Southern Ambition

Councillors Call for South quay Rebirth
Eoghan Dalton Reports

The local authority has been called on to match its ambitions for the North Quays with a green space on the South Quays, transforming the car parks into a unique attraction.
Cllr Jason Murphy (FF) believes the “green lung” would be an ideal way to link the old and the new on each side of the River Suir for decades to come. He says the several car parks along the quayside don’t match the vision for the North Quays and should be put to a different use. This, he told The Munster Express, would be based around Waterford’s heritage as a port city and would involve a strong ecological aspect as well.
He points to similar urban green spaces in the likes of Chicago and the port city of Tianjin in China (pictured) and insists similar can be done on a smaller scale for Waterford.

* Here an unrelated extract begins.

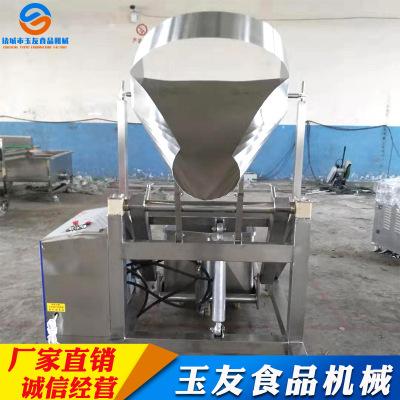 供应真空粉末上料机 饲料养殖机械 不锈钢液压式上料机 厂家直销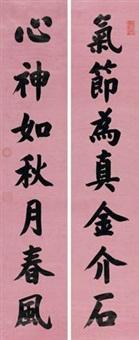 楷书七言联 (seven-character in regular script) (couplet) by emperor guangxu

The example that first brought the plan to his mind is in the French city of Nantes. A delegation from the Council went there as Waterford is twinned with St Herblain, a suburb of Nantes. Cllr Murphy was Deputy Mayor of Waterford at the time of his visit. “They’ve a similar kind of background to ourselves, they would have been an industrial city once upon a time, through manufacturing and their port. But things changed, like in Waterford, and now they’re trying to redefine themselves and what they’re about.

“The Nantes one is fascinating because of what they have done with their quayside. They have made it into a cultural and artistic area, with these big, mechanical elephants that are harking back to the connections with Africa, which really would likely be the slave trade. I think we could do the same but on a scale suitable for our population. It’d mirror what’s happening on O’Connell Street with the Cultural Quarter and could bring people back onto the South Quays.”He continued: “With the Michael Street development and the North Quays development, there’s a great opportunity there to have an iconic urban green space like nothing I’d imagine there is already on the island. We’re adding 40,000 people to that side of the city through the North Quays, so this can be a ‘green lung’ between the new city and the old city.”

He says heritage monuments on the South Quays already, such as the crane, could remain and be joined by more tributes: “You could have public art that would hark back to the very proud tradition we have as a port in Waterford city.” Cllr Murphy has the support of Waterford City and County Council CEO Michael Walsh, albeit somewhat conditional. He told councillors earlier this month that transforming the South Quays is an “aspiration” of his, but doesn’t see any change on the horizon with those car parks flanking the Clock Tower.
For that central car park at the Clock, the local authority is entering negotiations to develop a plaza which can then be a landing for the planned footbridge running over the River Suir, as part of the North Quays redevelopment. Mr Walsh said at the June plenary meeting that he believes it will be a long term plan, “gradually removing bits of [the car park] or improving the physical amenity”.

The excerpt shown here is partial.